◆ **PROBLEM**:
Render the items as a Markdown table with the columns "Row" and "Line," starting with the line that contains "Between the parked" and going on through the last line of the items. Number each line and omit blank lines.

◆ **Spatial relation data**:
○ ○ ○ ○ ○

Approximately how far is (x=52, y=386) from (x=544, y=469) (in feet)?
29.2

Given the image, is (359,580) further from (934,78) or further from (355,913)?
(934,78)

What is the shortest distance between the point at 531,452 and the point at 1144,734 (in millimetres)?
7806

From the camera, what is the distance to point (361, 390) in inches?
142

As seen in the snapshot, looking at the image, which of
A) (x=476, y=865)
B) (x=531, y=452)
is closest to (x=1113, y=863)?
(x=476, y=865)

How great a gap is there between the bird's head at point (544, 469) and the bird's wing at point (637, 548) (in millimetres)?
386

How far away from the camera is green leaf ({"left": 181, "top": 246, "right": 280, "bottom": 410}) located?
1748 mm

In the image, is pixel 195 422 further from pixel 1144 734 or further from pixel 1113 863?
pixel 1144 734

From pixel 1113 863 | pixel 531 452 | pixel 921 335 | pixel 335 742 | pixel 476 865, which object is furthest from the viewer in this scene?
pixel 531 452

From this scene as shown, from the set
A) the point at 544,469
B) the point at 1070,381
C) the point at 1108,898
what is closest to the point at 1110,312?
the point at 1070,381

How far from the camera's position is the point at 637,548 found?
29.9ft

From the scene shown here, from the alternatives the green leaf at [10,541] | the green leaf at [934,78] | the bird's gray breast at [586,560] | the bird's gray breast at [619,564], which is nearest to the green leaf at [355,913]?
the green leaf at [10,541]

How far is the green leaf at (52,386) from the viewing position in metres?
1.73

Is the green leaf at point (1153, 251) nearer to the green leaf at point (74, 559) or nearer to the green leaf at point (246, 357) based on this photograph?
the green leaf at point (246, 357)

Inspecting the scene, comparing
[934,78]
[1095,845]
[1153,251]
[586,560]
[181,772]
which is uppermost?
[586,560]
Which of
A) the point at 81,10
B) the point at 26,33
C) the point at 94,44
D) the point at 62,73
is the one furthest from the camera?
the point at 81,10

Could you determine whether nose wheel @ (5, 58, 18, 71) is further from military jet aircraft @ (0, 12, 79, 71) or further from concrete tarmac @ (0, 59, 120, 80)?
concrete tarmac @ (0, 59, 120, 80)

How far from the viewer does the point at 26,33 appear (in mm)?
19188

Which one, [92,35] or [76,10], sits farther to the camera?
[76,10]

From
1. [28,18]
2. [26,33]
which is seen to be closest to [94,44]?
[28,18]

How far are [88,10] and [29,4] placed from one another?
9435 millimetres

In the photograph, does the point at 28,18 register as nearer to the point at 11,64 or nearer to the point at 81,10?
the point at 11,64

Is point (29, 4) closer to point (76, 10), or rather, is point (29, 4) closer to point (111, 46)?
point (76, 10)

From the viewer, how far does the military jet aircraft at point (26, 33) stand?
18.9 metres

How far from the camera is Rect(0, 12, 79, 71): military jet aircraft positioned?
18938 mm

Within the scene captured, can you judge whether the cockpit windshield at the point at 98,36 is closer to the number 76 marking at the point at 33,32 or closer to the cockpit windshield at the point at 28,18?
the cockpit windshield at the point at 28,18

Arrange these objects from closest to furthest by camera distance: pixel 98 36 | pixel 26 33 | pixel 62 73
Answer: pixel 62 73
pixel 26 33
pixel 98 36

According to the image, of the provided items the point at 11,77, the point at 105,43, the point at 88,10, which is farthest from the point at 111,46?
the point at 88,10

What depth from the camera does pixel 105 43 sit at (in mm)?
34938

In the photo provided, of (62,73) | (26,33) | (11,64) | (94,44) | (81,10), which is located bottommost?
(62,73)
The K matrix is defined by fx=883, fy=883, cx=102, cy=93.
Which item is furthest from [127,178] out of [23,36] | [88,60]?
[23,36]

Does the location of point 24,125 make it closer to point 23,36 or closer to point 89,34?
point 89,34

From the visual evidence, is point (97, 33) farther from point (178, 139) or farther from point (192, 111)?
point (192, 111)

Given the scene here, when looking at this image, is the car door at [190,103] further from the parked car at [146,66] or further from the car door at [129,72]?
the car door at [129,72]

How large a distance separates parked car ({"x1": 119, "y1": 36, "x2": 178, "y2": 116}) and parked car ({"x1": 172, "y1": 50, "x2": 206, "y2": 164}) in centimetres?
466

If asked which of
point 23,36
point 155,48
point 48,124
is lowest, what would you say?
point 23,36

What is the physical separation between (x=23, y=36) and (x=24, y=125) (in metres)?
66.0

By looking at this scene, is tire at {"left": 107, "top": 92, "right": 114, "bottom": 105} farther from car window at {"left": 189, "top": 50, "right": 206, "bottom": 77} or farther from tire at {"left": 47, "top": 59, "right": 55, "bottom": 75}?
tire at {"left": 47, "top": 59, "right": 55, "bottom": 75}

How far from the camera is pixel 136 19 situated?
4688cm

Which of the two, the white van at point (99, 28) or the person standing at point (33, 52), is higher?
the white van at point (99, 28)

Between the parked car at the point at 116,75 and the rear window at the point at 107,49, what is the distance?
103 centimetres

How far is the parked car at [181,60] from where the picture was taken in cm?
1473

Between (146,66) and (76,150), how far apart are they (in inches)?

○ ○ ○ ○ ○

◆ **ANSWER TO THE EXERCISE**:
| Row | Line |
|---|---|
| 1 | Between the parked car at the point at 116,75 and the rear window at the point at 107,49, what is the distance? |
| 2 | 103 centimetres |
| 3 | How far is the parked car at [181,60] from where the picture was taken in cm? |
| 4 | 1473 |
| 5 | Between (146,66) and (76,150), how far apart are they (in inches)? |